## Material for this task
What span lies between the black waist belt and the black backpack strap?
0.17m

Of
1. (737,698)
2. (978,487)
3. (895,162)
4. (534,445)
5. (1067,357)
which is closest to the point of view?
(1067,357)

## Problem statement
Give these lines as a Markdown table with a "No." column holding the row number and a "Line" column holding the line, leaving out blank lines.

## Full answer
| No. | Line |
|---|---|
| 1 | What span lies between the black waist belt and the black backpack strap? |
| 2 | 0.17m |
| 3 | Of |
| 4 | 1. (737,698) |
| 5 | 2. (978,487) |
| 6 | 3. (895,162) |
| 7 | 4. (534,445) |
| 8 | 5. (1067,357) |
| 9 | which is closest to the point of view? |
| 10 | (1067,357) |